No exterior, o dia começa por ser calmo; mas à medida que as horas passam o caos aumenta: pessoas suicidam-se, refugiam-se na religião, saem para as ruas desesperados e  outros preferem ficar com aqueles que amam.

Ao longo do filme vão-se percebendo as diferenças entre o casal, não apenas de maturidade, mas também de crenças e ideais, mas que no fim são esquecidos em prol de um acontecimento maior, o qual querem passar juntos.

O núcleo da trama é composto, essencialmente por Cisco e Skye, mas existem outras personagens que interagem com ambos. Destaque para a cena em que um entregador estrangeiro entra no apartamento com uma encomenda de comida chinesa e pede para usar o Skype. Assistimos a uma emocionada despedida entre a sua numerosa família e ele próprio que, por estar longe, irá morrer sozinho.
As últimas sequências do filme são compostas por excertos de imagens reais de todo o mundo e do início da destruição da Terra. Tudo termina com o casal deitado sobre a obra na qual Skye esteve a trabalhar o dia inteiro; cada um acreditando num destino diferente.

Infelizmente o assunto do fim do mundo é tão fantástico que já se tornou cliché e este filme não acrescenta nada de novo ao tema. O argumento não só é fraco como prejudica os personagens: os atores Willem Defoe e Shanyn Leigh pouco puderam fazer para o tornar interessante. Contudo se, no geral, o filme “vê-se” é exclusivamente por causa deles. Relativamente à realização denota-se iluminação de fraca qualidade e alguns planos, francamente amadores ( a não ser que fosse esse o objetivo), porém há cenas perfeitamente bem filmadas.

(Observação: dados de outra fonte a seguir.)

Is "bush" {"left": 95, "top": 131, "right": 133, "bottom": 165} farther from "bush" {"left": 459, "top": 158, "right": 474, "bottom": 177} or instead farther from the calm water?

Não se pode evitar a comparação ao Melancolia: ambos sobre o mesmo tema, com um núcleo de personagens muito escasso e com diálogos mais ou menos confusos. Contudo a nível de execução o filme de Lars Von Trier distancia-se pela inteligência da direção de fotografia e mestria nas interpretações de Kirsten Dunst, Kiefer Sutherland e Charlotte Gainsbourg. Há ainda uma subtileza neste filme que não se encontra em Abel Ferrara: que retrata os acontecimentos e as relações humanas de forma crua e dura, roçando por vezes a completa falta de razão. O que por um lado é bom, pois dá uma ideia da reação do ser humano na hora de enfrentar a morte. A cena em que Cisco observa as diferentes atitudes das pessoas em seu redor é um exemplo perfeito disso.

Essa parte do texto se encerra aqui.